*Work to be completed*: Reproduce all of the data below word for word, but leave the pictures out.

== Provided entries ==

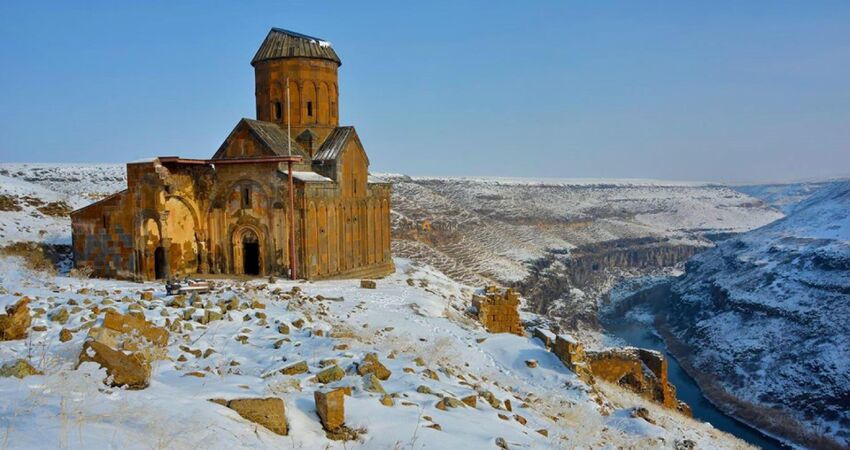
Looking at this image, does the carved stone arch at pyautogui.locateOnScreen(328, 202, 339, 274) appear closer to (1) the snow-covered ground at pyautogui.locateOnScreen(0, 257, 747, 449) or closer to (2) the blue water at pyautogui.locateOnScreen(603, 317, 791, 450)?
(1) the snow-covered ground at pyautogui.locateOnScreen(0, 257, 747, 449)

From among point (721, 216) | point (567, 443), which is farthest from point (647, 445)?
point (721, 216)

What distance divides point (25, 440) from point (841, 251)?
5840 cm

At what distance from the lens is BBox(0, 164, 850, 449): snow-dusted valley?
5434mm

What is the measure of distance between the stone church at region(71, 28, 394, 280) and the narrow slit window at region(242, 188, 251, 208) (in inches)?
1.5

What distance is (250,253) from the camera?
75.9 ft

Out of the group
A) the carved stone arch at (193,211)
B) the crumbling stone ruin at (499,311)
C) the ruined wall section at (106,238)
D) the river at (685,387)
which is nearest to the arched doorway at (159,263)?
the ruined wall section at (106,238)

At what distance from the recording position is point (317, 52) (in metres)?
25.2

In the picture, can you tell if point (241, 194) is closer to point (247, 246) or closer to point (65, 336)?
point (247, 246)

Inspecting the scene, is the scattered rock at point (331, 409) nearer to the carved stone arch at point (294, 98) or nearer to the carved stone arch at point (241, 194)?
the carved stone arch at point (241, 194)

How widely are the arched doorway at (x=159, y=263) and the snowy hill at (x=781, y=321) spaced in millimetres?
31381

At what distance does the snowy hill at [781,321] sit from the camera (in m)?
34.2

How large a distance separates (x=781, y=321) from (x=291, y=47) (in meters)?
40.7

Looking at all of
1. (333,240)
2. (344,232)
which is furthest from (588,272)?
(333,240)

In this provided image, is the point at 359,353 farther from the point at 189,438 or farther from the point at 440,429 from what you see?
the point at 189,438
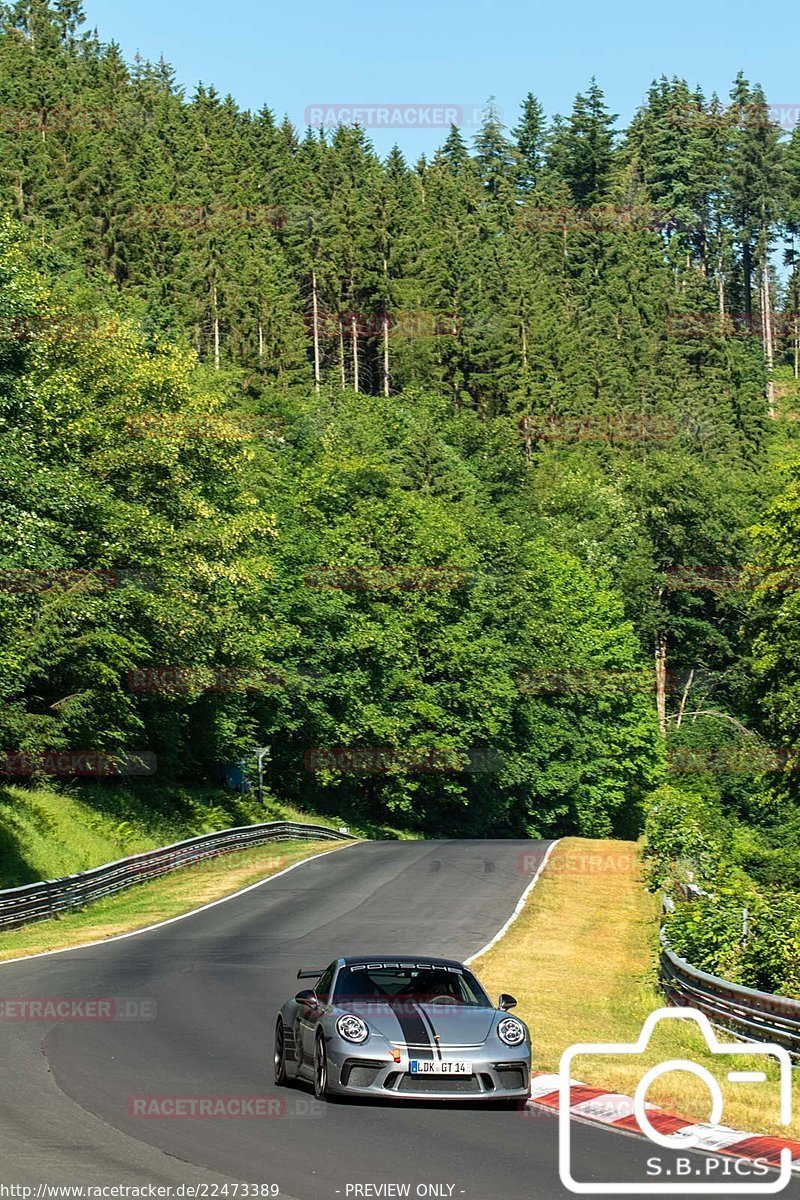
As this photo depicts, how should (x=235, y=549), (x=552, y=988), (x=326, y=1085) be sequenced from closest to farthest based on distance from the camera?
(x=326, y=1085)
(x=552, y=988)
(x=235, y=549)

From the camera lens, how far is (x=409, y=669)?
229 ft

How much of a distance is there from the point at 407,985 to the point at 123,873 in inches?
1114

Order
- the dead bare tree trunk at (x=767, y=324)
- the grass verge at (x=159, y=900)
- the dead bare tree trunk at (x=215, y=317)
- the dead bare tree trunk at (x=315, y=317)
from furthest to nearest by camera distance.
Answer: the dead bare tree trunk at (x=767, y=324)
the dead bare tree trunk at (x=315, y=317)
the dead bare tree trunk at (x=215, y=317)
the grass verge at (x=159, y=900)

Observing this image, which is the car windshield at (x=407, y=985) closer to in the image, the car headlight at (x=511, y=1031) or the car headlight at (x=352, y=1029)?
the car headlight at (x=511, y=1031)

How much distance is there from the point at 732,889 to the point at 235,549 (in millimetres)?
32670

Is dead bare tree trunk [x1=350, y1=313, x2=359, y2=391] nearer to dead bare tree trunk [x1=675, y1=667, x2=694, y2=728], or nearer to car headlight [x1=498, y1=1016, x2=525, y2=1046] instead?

===

*Solution to this exercise*:
Looking at this image, does the carved stone arch at pyautogui.locateOnScreen(328, 202, 339, 274) appear closer to (1) the snow-covered ground at pyautogui.locateOnScreen(0, 257, 747, 449) or closer to (2) the blue water at pyautogui.locateOnScreen(603, 317, 791, 450)?
(1) the snow-covered ground at pyautogui.locateOnScreen(0, 257, 747, 449)

From among point (721, 216) | point (567, 443), which is farthest from point (647, 445)?
point (721, 216)

What distance divides point (25, 440) from point (841, 251)?
5840 cm

At what distance from the lens is BBox(0, 164, 850, 449): snow-dusted valley?
5434mm

What is the measure of distance between the stone church at region(71, 28, 394, 280) and the narrow slit window at region(242, 188, 251, 208) (in inches)?
1.5

What distance is (250,253) from the camera?
75.9 ft

Out of the group
A) the carved stone arch at (193,211)
B) the crumbling stone ruin at (499,311)
C) the ruined wall section at (106,238)
D) the river at (685,387)
which is nearest to the arched doorway at (159,263)?
the ruined wall section at (106,238)

At what distance from the recording position is point (317, 52) (in metres)?
25.2

In the picture, can you tell if point (241, 194) is closer to point (247, 246) or closer to point (65, 336)?
point (247, 246)

Inspecting the scene, is the scattered rock at point (331, 409) nearer to the carved stone arch at point (294, 98) or nearer to the carved stone arch at point (241, 194)?
the carved stone arch at point (241, 194)

How widely are the arched doorway at (x=159, y=263) and the snowy hill at (x=781, y=321) spaced in millimetres?
31381

At what distance does the snowy hill at [781,321] sit from the camera (in m)?
34.2

How large a distance separates (x=781, y=321) from (x=291, y=47) (in meters)?
40.7

Looking at all of
1. (333,240)
2. (344,232)
which is furthest from (588,272)?
(333,240)

In this provided image, is the point at 359,353 farther from the point at 189,438 or farther from the point at 440,429 from what you see?
the point at 189,438
As this photo depicts, how should (x=235, y=549), (x=552, y=988), (x=326, y=1085) be sequenced from closest to farthest based on distance from the camera?
(x=326, y=1085)
(x=552, y=988)
(x=235, y=549)

From the camera lens, how far is (x=409, y=669)?
229 ft

How much of a distance is there from the point at 407,985 to the point at 123,873 in inches?
1114

Order
- the dead bare tree trunk at (x=767, y=324)
- the grass verge at (x=159, y=900)
- the dead bare tree trunk at (x=215, y=317)
- the dead bare tree trunk at (x=315, y=317)
from furthest to nearest by camera distance.
Answer: the dead bare tree trunk at (x=767, y=324)
the dead bare tree trunk at (x=315, y=317)
the dead bare tree trunk at (x=215, y=317)
the grass verge at (x=159, y=900)

Observing this image, which is the car windshield at (x=407, y=985) closer to in the image, the car headlight at (x=511, y=1031) or the car headlight at (x=352, y=1029)?
the car headlight at (x=511, y=1031)

How much distance is there from the point at 732,889 to the point at 235,549 (in millimetres)?
32670

Is dead bare tree trunk [x1=350, y1=313, x2=359, y2=391] nearer to dead bare tree trunk [x1=675, y1=667, x2=694, y2=728], or nearer to car headlight [x1=498, y1=1016, x2=525, y2=1046] instead?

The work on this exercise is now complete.